## [Excerpted records]
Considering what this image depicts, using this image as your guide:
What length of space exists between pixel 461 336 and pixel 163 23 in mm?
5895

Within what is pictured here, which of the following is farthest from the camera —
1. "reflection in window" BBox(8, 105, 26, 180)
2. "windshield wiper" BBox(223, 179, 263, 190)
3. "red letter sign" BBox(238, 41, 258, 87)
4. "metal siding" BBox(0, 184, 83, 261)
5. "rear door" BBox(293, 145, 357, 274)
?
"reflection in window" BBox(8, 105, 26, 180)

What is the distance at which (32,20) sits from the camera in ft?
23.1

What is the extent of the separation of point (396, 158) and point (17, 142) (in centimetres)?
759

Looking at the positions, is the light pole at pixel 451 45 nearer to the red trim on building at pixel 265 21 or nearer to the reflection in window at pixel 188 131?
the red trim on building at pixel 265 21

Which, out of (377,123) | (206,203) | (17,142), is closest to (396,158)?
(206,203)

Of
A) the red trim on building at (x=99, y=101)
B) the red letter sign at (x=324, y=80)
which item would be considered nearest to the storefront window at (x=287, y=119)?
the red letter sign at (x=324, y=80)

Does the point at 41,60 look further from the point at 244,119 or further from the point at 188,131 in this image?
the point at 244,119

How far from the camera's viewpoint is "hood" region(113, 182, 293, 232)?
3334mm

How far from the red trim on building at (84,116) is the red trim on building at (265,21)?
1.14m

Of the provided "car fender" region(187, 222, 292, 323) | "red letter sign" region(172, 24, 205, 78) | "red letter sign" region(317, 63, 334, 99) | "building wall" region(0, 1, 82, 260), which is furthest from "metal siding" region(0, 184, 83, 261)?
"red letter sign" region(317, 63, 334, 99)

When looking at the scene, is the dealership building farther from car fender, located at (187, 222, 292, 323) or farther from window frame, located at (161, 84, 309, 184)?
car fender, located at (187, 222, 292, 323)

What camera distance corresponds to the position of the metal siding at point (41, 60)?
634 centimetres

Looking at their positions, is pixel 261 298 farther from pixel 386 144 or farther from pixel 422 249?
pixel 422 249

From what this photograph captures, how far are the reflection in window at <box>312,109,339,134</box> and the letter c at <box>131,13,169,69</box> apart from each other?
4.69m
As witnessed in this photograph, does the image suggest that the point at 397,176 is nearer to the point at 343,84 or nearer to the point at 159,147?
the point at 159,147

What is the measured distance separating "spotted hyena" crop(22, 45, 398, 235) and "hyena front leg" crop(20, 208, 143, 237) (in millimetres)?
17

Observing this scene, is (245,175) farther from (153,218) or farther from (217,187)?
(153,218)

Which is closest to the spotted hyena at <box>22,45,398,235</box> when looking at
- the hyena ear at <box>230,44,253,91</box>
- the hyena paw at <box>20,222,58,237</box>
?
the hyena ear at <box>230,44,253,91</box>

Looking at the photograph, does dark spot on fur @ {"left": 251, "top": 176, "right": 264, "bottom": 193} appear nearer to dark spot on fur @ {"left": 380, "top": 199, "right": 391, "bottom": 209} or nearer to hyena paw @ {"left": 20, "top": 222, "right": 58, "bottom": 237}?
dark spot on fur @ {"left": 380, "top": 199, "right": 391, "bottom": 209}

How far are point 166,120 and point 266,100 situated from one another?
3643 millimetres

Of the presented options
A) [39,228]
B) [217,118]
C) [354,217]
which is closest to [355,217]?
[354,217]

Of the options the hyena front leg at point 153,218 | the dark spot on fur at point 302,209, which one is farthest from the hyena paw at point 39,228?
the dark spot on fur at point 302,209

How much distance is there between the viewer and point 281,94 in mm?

## [Task details]
Transcribe all of the items above word for word, keeping every line in its original order.

## [Solution for this task]
Considering what this image depicts, using this image as your guide:
What length of space exists between pixel 461 336 and pixel 163 23 in mm?
5895

Within what is pictured here, which of the following is farthest from the camera —
1. "reflection in window" BBox(8, 105, 26, 180)
2. "windshield wiper" BBox(223, 179, 263, 190)
3. "red letter sign" BBox(238, 41, 258, 87)
4. "metal siding" BBox(0, 184, 83, 261)
5. "rear door" BBox(293, 145, 357, 274)
?
"reflection in window" BBox(8, 105, 26, 180)

What is the distance at which (32,20) sits from the camera in ft?
23.1

What is the extent of the separation of point (396, 158) and point (17, 142) (in centimetres)?
759

Looking at the positions, is the light pole at pixel 451 45 nearer to the red trim on building at pixel 265 21 or nearer to the reflection in window at pixel 188 131?
the red trim on building at pixel 265 21

Which, out of (377,123) | (206,203) | (17,142), is closest to (396,158)?
(206,203)

Of
A) the red trim on building at (x=99, y=101)
B) the red letter sign at (x=324, y=80)
which item would be considered nearest to the storefront window at (x=287, y=119)?
the red letter sign at (x=324, y=80)

Does the point at 41,60 look further from the point at 244,119 or further from the point at 188,131 in this image?
the point at 244,119

How far from the camera's viewpoint is "hood" region(113, 182, 293, 232)?
3334mm

How far from the red trim on building at (84,116) is the red trim on building at (265,21)?
1.14m

Of the provided "car fender" region(187, 222, 292, 323) | "red letter sign" region(172, 24, 205, 78) | "red letter sign" region(317, 63, 334, 99) | "building wall" region(0, 1, 82, 260), which is furthest from "metal siding" region(0, 184, 83, 261)?
"red letter sign" region(317, 63, 334, 99)

When looking at the scene, is the dealership building farther from car fender, located at (187, 222, 292, 323) or farther from window frame, located at (161, 84, 309, 184)?
car fender, located at (187, 222, 292, 323)

What camera distance corresponds to the position of the metal siding at point (41, 60)?
634 centimetres

Looking at their positions, is pixel 261 298 farther from pixel 386 144 or farther from pixel 422 249?
pixel 422 249

From what this photograph captures, how far are the reflection in window at <box>312,109,339,134</box> and the letter c at <box>131,13,169,69</box> apart from each other?
4.69m
As witnessed in this photograph, does the image suggest that the point at 397,176 is nearer to the point at 343,84 or nearer to the point at 159,147?
the point at 159,147

What is the measured distance separating "spotted hyena" crop(22, 45, 398, 235) and "hyena front leg" crop(20, 208, 143, 237) (in millimetres)?
17

Observing this scene, is (245,175) farther from (153,218) or farther from (217,187)?
(153,218)

Which is closest to the spotted hyena at <box>22,45,398,235</box> when looking at
- the hyena ear at <box>230,44,253,91</box>
- the hyena paw at <box>20,222,58,237</box>
?
the hyena ear at <box>230,44,253,91</box>

Looking at the photograph, does dark spot on fur @ {"left": 251, "top": 176, "right": 264, "bottom": 193} appear nearer to dark spot on fur @ {"left": 380, "top": 199, "right": 391, "bottom": 209} or nearer to hyena paw @ {"left": 20, "top": 222, "right": 58, "bottom": 237}?
dark spot on fur @ {"left": 380, "top": 199, "right": 391, "bottom": 209}

How far are point 166,120 and point 266,100 situated from one another?
3643 millimetres

Of the presented options
A) [39,228]
B) [217,118]
C) [354,217]
which is closest to [355,217]?
[354,217]

Of the options the hyena front leg at point 153,218 | the dark spot on fur at point 302,209, which one is farthest from the hyena paw at point 39,228?
the dark spot on fur at point 302,209

How much distance is there between the viewer and point 281,94 in mm?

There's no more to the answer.